My first two automatic washers had lint filters which I would remove and clean between loads; The last two I purchased dont have (maybe some do but I didnt see them).
The only thing that works for me as far as removing lint on dark clothing 
is this: when the wash water starts emptying, before the rinse cycle begins, 
open washer and pull clothing up out of the water. Hold clothing til wash water has
drained then drop it back into the washer to go through the rinse cycle. 
This is some trouble but is the only thing I have found that works for me.


----------



## Packedready

I put my clothes in the dryer under air only, no shrinkage no heat. With air it also doesn't fade your colors. You can put them on the line if you want after 5-10 minutes.


----------



## fishhead

country4me said:


> Have a question for those that line dry their clothes.
> 
> How do you get rid of the lint on your clothes? I wear navy blue shirts to work & they come out with lint on them. I hate to put them in the dryer, even for a short time-I don't want them to shrink!
> 
> Any suggestions - thanks!


Have you tried turning them inside out before washing?


----------



## RedDirt Cowgirl

I've been cursed with a washer with no lint filter and it didn't occur to me to lift them out before they BECAME the lint filter!

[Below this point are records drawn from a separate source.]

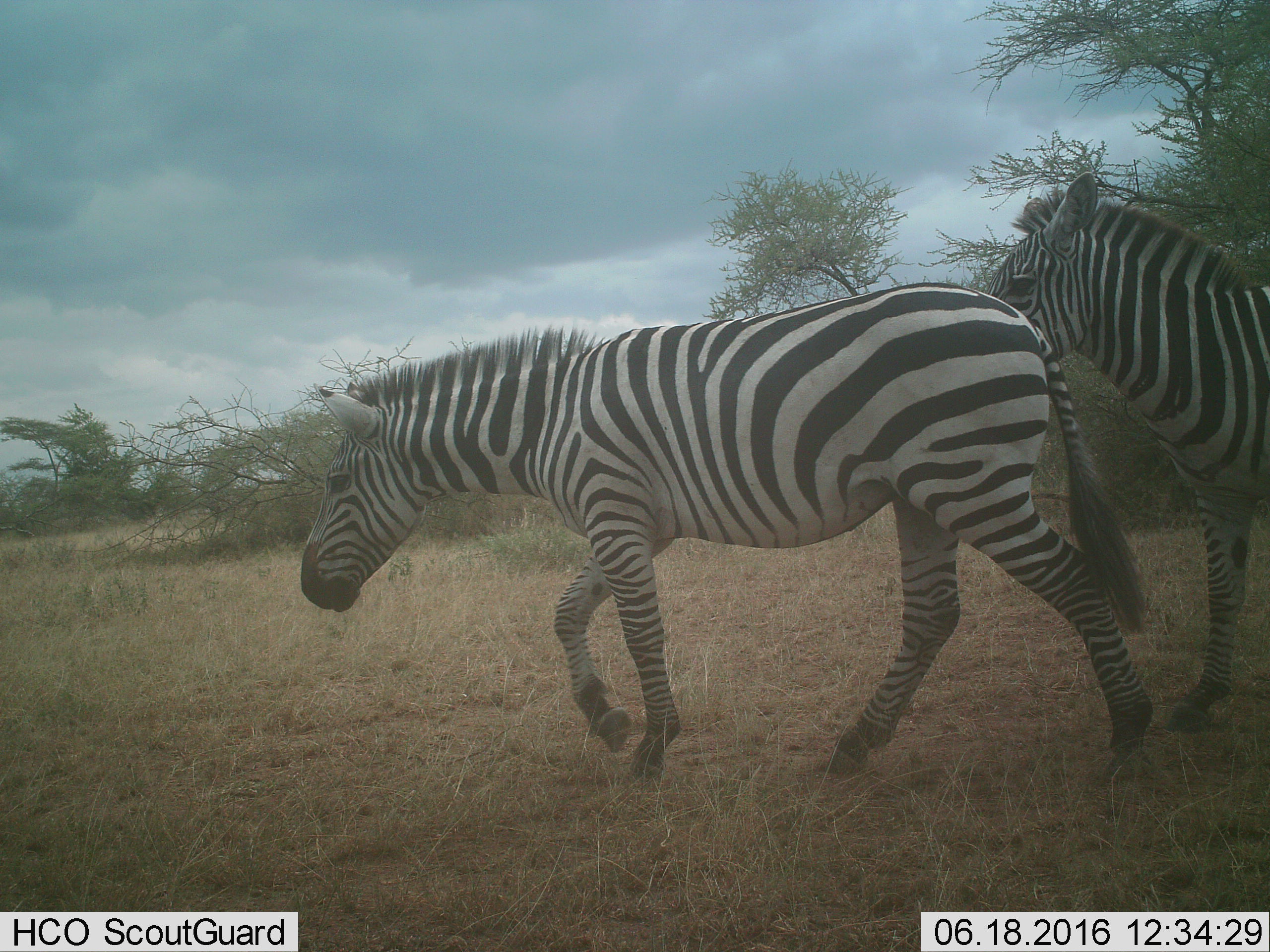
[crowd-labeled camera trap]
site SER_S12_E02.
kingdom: Animalia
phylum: Chordata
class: Mammalia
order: Perissodactyla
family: Equidae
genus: Equus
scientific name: Equus quagga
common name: plains zebra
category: zebraplains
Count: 2.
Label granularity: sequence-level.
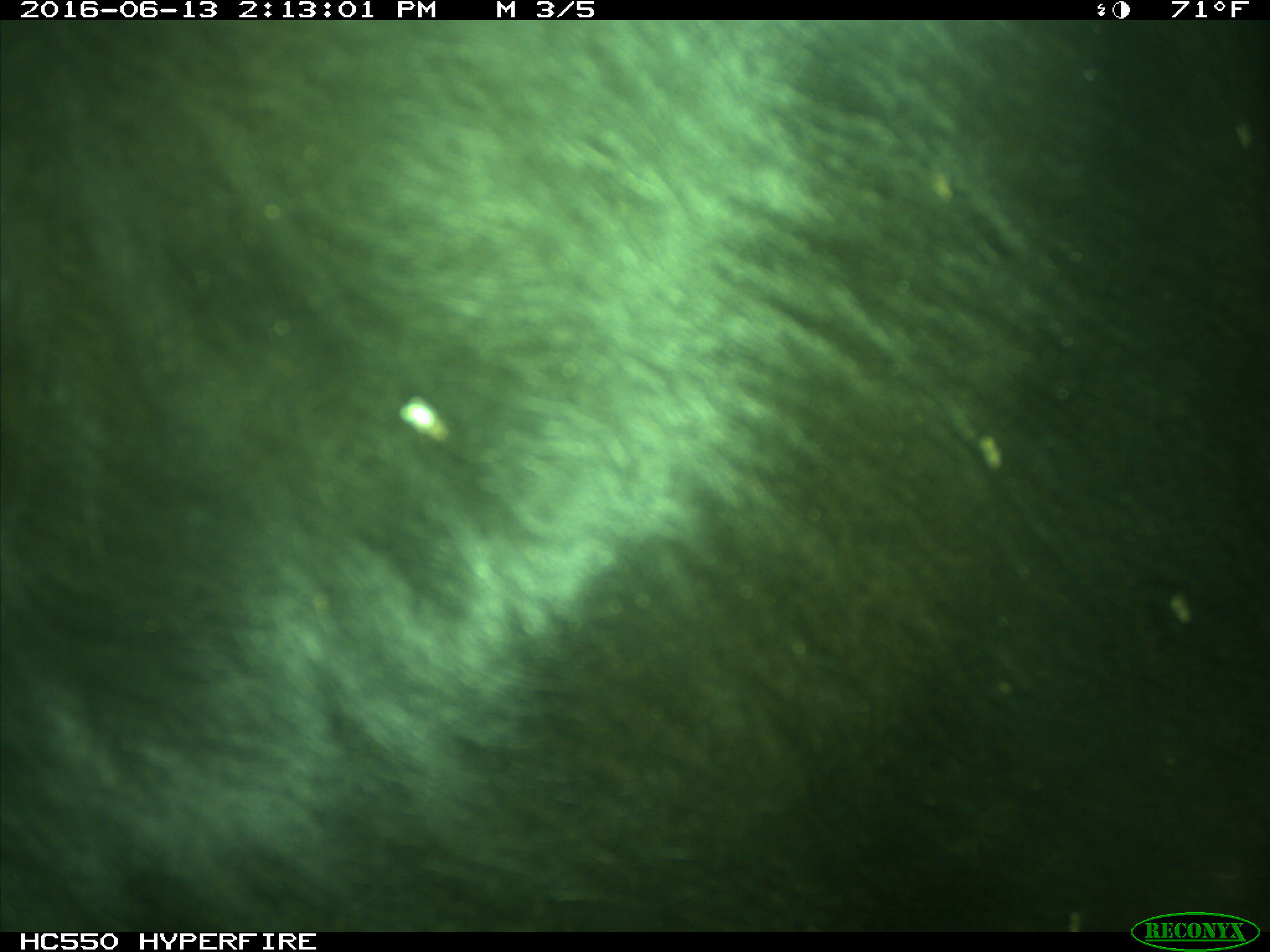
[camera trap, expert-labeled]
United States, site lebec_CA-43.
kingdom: Animalia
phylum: Chordata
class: Mammalia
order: Artiodactyla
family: Bovidae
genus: Bos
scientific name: Bos taurus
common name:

I'm indebted to you Gran26! :gaptooth:



gran26 said:


> My first two automatic washers had lint filters which I would remove and clean between loads; The last two I purchased dont have (maybe some do but I didnt see them).
> The only thing that works for me as far as removing lint on dark clothing
> is this: when the wash water starts emptying, before the rinse cycle begins,
> open washer and pull clothing up out of the water. Hold clothing til wash water has
> drained then drop it back into the washer to go through the rinse cycle.
> This is some trouble but is the only thing I have found that works for me.


----------



## Maura

already answered.


----------



## mekasmom

fishhead said:


> Have you tried turning them inside out before washing?


That stops lint on the outside.


----------